### Set task
Repeat, exactly and only, the lines from the one containing "How far away" to the last line, inclusive; do not repeat the pictures.

### The input
^^^^^^^^
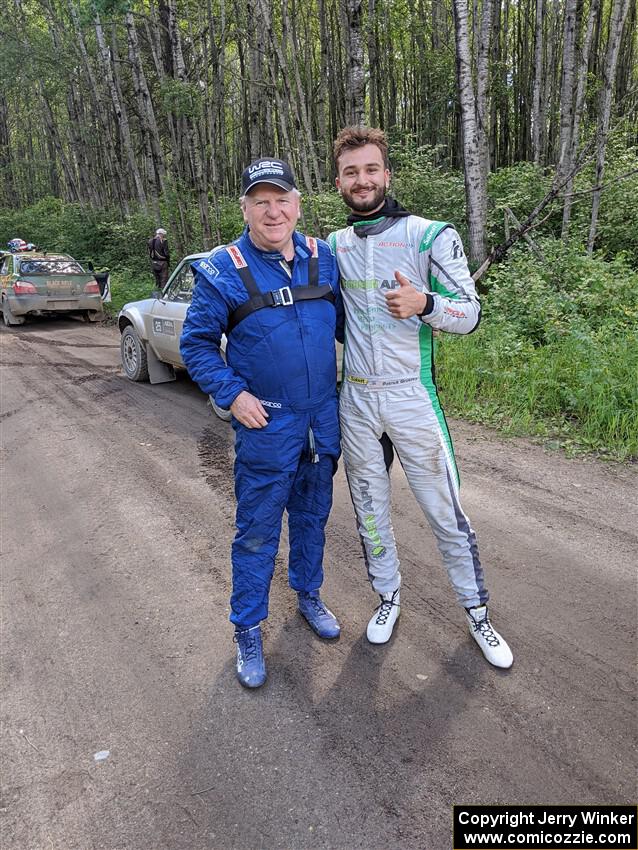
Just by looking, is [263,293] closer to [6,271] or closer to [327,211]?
[327,211]

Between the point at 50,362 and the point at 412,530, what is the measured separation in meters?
8.19

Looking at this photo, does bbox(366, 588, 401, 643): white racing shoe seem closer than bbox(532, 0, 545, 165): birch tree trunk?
Yes

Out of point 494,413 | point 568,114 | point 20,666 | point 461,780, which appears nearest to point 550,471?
point 494,413

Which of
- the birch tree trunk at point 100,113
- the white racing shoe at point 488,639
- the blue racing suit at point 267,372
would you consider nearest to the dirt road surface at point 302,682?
the white racing shoe at point 488,639

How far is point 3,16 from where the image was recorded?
83.1 ft

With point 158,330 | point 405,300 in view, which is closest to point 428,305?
point 405,300

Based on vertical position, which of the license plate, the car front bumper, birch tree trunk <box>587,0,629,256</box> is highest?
birch tree trunk <box>587,0,629,256</box>

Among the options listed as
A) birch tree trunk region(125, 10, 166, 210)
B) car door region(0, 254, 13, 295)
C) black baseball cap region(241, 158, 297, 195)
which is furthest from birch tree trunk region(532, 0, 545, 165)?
black baseball cap region(241, 158, 297, 195)

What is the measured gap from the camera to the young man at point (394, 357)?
2.58 meters

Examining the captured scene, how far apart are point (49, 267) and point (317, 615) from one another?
13.2 m

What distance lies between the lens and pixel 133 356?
866 centimetres

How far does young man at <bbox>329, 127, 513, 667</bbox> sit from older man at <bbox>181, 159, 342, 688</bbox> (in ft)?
0.42

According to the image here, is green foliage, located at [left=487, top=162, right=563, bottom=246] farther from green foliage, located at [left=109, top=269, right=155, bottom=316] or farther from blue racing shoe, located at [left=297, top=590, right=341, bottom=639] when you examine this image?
blue racing shoe, located at [left=297, top=590, right=341, bottom=639]

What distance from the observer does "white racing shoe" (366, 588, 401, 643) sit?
2.97 m
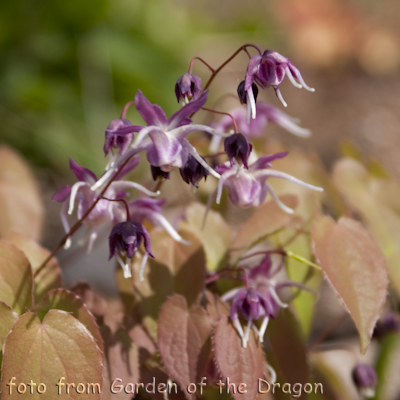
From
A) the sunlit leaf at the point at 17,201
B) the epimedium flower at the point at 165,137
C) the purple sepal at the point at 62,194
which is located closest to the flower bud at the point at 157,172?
the epimedium flower at the point at 165,137

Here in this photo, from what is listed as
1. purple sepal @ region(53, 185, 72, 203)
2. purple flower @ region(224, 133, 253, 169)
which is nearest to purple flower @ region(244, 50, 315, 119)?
purple flower @ region(224, 133, 253, 169)

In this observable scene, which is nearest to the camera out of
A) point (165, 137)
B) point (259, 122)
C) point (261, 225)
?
point (165, 137)

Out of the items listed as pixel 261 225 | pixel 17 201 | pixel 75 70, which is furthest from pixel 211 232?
pixel 75 70

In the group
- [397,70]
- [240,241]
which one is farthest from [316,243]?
[397,70]

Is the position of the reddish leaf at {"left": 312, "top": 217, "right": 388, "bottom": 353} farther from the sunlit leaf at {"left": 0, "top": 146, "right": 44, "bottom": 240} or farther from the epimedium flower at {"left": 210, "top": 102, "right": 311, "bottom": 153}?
the sunlit leaf at {"left": 0, "top": 146, "right": 44, "bottom": 240}

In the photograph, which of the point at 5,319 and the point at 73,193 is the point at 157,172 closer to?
the point at 73,193

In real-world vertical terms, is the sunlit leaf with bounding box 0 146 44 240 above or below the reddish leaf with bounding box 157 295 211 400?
above

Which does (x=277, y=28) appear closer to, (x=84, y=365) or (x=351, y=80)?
(x=351, y=80)
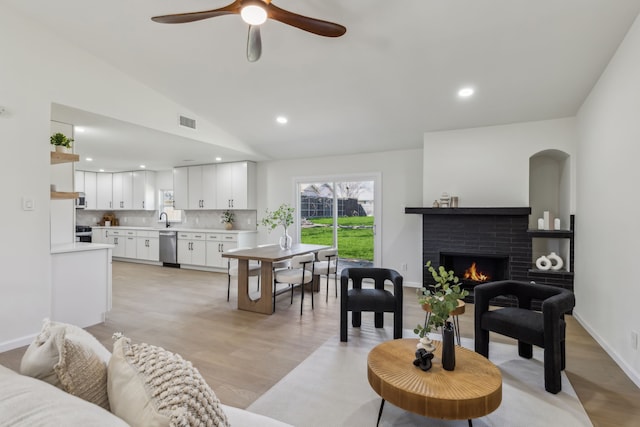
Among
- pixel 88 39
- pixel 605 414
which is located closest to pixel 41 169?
pixel 88 39

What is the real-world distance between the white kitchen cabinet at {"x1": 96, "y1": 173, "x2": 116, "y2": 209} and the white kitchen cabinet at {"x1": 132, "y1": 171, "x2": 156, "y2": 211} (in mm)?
846

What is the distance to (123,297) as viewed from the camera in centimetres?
508

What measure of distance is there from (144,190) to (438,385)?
28.2 feet

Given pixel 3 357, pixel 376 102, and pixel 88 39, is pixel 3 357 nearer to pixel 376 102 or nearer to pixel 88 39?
pixel 88 39

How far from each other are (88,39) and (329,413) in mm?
4214

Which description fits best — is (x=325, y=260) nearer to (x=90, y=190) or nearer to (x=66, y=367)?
(x=66, y=367)

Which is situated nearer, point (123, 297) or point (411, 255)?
point (123, 297)

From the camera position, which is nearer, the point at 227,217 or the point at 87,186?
the point at 227,217

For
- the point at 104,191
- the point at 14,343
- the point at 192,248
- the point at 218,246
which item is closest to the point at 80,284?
the point at 14,343

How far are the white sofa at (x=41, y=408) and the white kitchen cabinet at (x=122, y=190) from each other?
9.02m

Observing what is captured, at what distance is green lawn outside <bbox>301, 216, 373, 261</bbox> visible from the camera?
6250mm

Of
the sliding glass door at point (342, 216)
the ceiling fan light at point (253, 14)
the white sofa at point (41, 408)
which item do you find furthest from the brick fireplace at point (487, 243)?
the white sofa at point (41, 408)

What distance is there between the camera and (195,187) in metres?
7.66

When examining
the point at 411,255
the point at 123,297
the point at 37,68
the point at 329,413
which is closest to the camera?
the point at 329,413
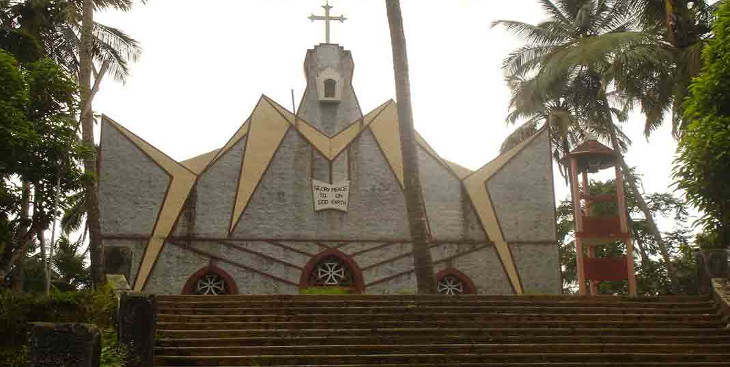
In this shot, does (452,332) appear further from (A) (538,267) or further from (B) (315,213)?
(A) (538,267)

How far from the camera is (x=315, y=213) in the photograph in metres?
19.8

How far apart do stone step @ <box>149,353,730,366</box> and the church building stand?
8.89m

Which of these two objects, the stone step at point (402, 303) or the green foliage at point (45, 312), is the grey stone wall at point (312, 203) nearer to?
the stone step at point (402, 303)

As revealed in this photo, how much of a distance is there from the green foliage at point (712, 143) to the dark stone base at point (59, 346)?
1230 cm

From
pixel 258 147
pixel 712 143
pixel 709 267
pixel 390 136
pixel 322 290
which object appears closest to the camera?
pixel 709 267

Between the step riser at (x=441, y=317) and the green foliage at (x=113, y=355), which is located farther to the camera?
the step riser at (x=441, y=317)

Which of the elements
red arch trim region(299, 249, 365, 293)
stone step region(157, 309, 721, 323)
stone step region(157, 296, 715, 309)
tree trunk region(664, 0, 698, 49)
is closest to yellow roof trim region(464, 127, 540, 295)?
red arch trim region(299, 249, 365, 293)

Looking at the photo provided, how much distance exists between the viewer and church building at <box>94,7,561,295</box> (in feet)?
62.2

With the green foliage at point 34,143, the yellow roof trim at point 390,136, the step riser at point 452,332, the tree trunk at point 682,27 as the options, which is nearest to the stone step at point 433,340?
the step riser at point 452,332

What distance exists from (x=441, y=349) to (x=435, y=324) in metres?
1.07

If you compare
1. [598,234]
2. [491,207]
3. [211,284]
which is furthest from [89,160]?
[598,234]

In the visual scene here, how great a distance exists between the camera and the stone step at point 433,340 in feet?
34.5

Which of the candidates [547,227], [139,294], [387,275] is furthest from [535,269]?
[139,294]

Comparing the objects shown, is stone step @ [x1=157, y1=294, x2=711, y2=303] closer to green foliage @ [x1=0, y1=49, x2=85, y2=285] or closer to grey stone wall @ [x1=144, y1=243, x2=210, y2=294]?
green foliage @ [x1=0, y1=49, x2=85, y2=285]
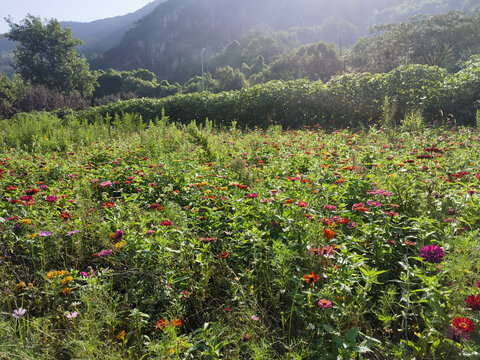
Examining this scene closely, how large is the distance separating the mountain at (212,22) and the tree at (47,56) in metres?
65.7

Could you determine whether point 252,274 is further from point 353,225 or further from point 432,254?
point 432,254

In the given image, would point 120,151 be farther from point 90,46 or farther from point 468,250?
point 90,46

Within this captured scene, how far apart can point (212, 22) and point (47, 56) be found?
155 meters

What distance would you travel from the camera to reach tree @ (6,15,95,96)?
107 ft

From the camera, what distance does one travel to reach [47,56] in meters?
33.4

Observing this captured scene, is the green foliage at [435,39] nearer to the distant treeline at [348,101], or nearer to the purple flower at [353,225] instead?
the distant treeline at [348,101]

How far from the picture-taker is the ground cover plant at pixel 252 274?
4.84 ft

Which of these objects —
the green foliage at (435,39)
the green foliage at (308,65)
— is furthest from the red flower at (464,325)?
the green foliage at (308,65)

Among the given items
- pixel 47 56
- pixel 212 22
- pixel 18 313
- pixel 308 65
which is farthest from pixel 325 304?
pixel 212 22

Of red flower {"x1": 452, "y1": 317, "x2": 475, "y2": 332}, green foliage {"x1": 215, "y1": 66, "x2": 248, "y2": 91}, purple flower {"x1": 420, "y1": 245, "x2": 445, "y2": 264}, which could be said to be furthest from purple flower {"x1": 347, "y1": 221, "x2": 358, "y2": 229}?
green foliage {"x1": 215, "y1": 66, "x2": 248, "y2": 91}

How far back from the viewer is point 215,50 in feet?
487

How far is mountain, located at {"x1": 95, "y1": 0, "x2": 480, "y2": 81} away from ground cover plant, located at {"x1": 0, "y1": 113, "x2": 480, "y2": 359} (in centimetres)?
10228

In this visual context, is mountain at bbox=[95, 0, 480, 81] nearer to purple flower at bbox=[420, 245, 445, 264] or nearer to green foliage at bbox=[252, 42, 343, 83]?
green foliage at bbox=[252, 42, 343, 83]

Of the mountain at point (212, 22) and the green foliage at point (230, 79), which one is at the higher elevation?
the mountain at point (212, 22)
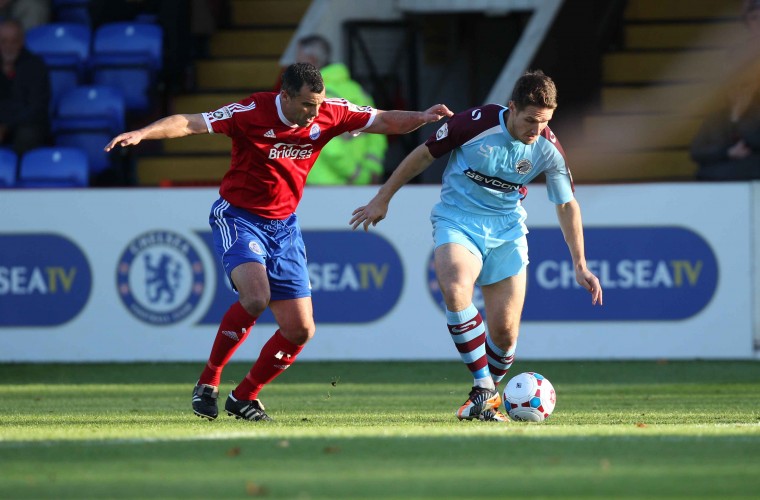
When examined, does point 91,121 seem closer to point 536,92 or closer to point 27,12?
point 27,12

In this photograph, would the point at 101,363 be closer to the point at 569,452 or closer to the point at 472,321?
the point at 472,321

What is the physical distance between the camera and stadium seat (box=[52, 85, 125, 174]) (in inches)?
579

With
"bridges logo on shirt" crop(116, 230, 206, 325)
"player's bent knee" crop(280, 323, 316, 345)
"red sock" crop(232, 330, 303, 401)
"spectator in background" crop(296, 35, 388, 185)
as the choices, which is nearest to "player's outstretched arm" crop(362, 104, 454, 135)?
"player's bent knee" crop(280, 323, 316, 345)

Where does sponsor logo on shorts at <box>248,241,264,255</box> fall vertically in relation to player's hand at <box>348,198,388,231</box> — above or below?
below

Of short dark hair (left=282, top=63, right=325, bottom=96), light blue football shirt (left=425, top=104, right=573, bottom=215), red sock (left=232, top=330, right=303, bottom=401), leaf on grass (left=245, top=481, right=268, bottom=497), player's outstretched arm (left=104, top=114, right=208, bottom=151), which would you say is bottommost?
red sock (left=232, top=330, right=303, bottom=401)

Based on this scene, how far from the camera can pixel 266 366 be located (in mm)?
8023

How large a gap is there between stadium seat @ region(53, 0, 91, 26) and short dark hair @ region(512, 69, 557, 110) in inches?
405

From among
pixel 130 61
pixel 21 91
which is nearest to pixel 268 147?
pixel 21 91

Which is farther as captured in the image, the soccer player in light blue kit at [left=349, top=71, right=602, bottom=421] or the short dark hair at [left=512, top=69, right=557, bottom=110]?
the soccer player in light blue kit at [left=349, top=71, right=602, bottom=421]

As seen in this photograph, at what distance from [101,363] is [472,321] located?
507cm

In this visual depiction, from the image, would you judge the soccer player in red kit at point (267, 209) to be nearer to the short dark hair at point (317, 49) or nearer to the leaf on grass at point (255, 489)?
the leaf on grass at point (255, 489)

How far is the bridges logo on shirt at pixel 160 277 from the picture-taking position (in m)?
11.9

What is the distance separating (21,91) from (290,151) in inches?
275

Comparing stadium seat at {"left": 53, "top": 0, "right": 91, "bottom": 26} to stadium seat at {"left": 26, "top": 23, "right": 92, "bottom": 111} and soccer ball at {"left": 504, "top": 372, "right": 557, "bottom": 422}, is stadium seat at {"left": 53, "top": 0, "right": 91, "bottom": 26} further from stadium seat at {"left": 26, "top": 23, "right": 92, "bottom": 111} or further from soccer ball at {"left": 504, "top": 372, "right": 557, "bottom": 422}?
soccer ball at {"left": 504, "top": 372, "right": 557, "bottom": 422}
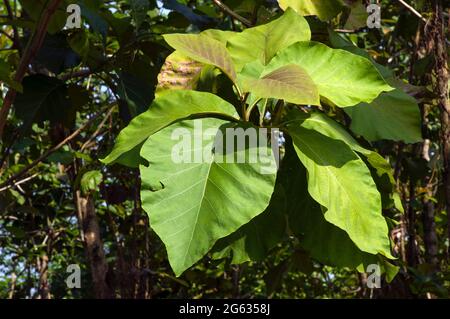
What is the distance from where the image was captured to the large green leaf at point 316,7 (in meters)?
1.45

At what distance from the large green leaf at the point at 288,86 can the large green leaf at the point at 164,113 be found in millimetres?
93

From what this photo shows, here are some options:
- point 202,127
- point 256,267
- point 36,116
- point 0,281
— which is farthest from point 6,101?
point 0,281

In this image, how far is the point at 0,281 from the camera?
6148 millimetres

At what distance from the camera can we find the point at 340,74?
1.11 m

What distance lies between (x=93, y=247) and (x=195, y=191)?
215 centimetres

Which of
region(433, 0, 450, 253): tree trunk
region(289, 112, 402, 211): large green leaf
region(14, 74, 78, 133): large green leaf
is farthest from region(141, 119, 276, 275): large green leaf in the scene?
region(14, 74, 78, 133): large green leaf

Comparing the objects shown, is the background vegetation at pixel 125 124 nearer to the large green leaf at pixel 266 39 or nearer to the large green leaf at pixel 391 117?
the large green leaf at pixel 391 117

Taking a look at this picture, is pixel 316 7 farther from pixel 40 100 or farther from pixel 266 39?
pixel 40 100

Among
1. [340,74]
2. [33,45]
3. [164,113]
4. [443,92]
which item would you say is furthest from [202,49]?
[443,92]

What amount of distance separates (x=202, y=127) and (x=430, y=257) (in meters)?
2.93

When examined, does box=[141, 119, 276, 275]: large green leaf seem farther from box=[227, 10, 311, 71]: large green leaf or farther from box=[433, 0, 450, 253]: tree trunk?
box=[433, 0, 450, 253]: tree trunk

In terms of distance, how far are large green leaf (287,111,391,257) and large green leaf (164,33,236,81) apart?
18cm

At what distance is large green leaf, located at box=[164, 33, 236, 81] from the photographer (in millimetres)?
1132
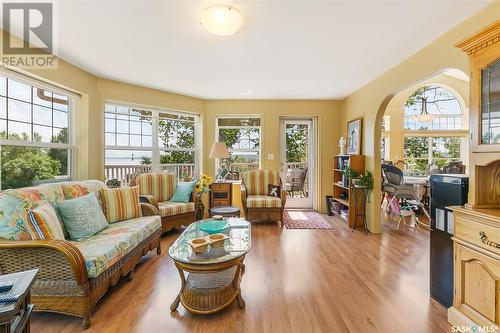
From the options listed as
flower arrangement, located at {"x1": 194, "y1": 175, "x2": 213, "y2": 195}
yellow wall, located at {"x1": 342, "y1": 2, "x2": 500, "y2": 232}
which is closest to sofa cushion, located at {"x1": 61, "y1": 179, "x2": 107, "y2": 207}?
flower arrangement, located at {"x1": 194, "y1": 175, "x2": 213, "y2": 195}

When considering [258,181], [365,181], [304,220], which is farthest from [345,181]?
[258,181]

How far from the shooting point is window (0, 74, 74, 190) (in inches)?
97.5

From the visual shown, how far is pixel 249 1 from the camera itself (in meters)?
1.83

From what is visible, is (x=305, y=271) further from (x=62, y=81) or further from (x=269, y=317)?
(x=62, y=81)

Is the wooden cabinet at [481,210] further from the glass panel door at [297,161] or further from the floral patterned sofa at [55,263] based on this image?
the glass panel door at [297,161]

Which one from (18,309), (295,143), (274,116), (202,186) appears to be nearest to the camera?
(18,309)

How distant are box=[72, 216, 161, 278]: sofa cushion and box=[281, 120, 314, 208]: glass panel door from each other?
324 cm

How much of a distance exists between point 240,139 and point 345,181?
7.53ft

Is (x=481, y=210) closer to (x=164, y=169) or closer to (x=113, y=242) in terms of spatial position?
(x=113, y=242)

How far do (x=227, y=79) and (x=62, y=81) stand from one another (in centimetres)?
217

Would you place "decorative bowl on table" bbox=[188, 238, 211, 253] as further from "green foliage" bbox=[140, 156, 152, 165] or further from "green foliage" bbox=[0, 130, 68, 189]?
"green foliage" bbox=[140, 156, 152, 165]

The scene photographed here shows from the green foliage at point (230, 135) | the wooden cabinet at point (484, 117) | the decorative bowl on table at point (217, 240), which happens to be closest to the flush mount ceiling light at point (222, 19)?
the wooden cabinet at point (484, 117)

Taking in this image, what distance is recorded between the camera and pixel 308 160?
5277 millimetres

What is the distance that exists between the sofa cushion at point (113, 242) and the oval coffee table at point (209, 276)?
47cm
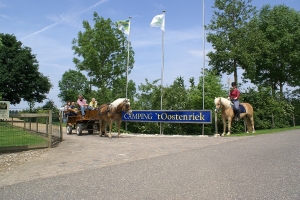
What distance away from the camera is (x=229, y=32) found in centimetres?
2702

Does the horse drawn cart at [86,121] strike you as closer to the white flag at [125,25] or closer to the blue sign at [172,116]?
the blue sign at [172,116]

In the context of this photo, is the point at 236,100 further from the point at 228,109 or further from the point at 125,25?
the point at 125,25

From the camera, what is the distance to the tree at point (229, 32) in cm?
2658

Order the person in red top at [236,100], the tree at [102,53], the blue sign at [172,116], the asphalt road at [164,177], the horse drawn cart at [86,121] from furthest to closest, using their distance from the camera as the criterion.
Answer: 1. the tree at [102,53]
2. the horse drawn cart at [86,121]
3. the blue sign at [172,116]
4. the person in red top at [236,100]
5. the asphalt road at [164,177]

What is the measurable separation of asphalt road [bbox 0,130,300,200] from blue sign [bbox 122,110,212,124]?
7.77 meters

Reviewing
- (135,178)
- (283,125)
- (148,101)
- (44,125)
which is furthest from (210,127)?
(135,178)

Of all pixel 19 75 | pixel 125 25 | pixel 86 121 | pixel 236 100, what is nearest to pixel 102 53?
pixel 125 25

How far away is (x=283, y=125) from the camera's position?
76.0ft

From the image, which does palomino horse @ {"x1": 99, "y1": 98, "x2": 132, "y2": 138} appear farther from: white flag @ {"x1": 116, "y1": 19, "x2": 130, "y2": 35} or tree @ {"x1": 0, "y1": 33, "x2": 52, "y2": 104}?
tree @ {"x1": 0, "y1": 33, "x2": 52, "y2": 104}

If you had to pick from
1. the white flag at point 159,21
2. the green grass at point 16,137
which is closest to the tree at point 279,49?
the white flag at point 159,21

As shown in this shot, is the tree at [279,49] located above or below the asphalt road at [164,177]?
above

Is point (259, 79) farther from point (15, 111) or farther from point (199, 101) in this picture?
point (15, 111)

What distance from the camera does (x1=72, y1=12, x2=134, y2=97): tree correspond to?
2912 cm

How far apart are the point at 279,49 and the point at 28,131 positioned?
95.7 feet
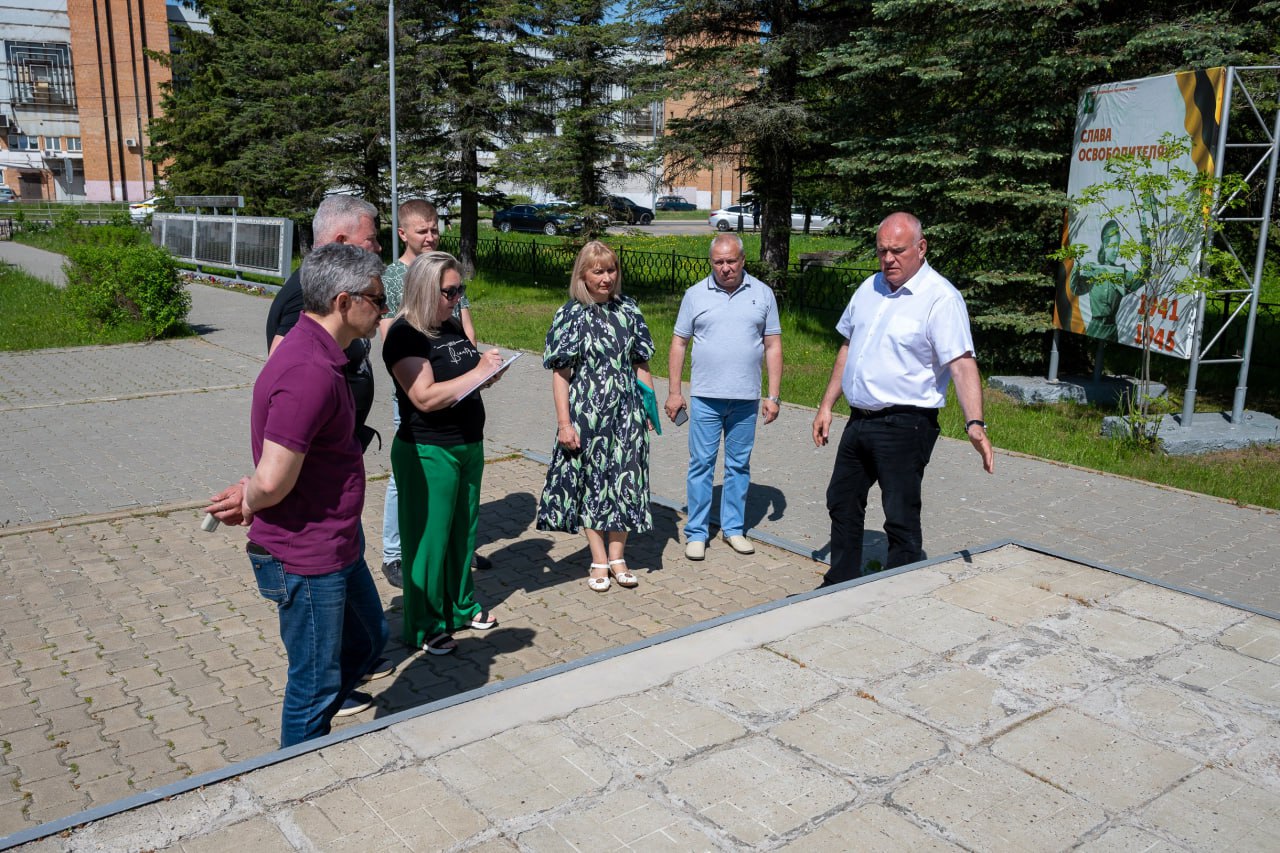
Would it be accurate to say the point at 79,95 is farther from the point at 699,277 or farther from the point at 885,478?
the point at 885,478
^^^^^^^^
### Output below
How far away is (x=283, y=125) from the camera's position?
76.0ft

From the image, which does palomino horse @ {"x1": 99, "y1": 98, "x2": 132, "y2": 138} appear farther from: white flag @ {"x1": 116, "y1": 19, "x2": 130, "y2": 35} or tree @ {"x1": 0, "y1": 33, "x2": 52, "y2": 104}?
tree @ {"x1": 0, "y1": 33, "x2": 52, "y2": 104}

If you had to pick from
1. the white flag at point 159,21
2. the green grass at point 16,137
which is closest to the tree at point 279,49?
the white flag at point 159,21

As shown in this shot, is the tree at [279,49] located above or below the asphalt road at [164,177]?
above

Is point (259, 79) farther from point (15, 111) or farther from point (199, 101) in this picture?
point (15, 111)

What distance from the camera does (x1=72, y1=12, x2=134, y2=97): tree correspond to?
2912 cm

How far apart are the point at 279,49 and the point at 28,131 positioned?
95.7 feet
Would it be accurate to say the point at 79,95 is farther from the point at 699,277 or farther from the point at 885,478?
the point at 885,478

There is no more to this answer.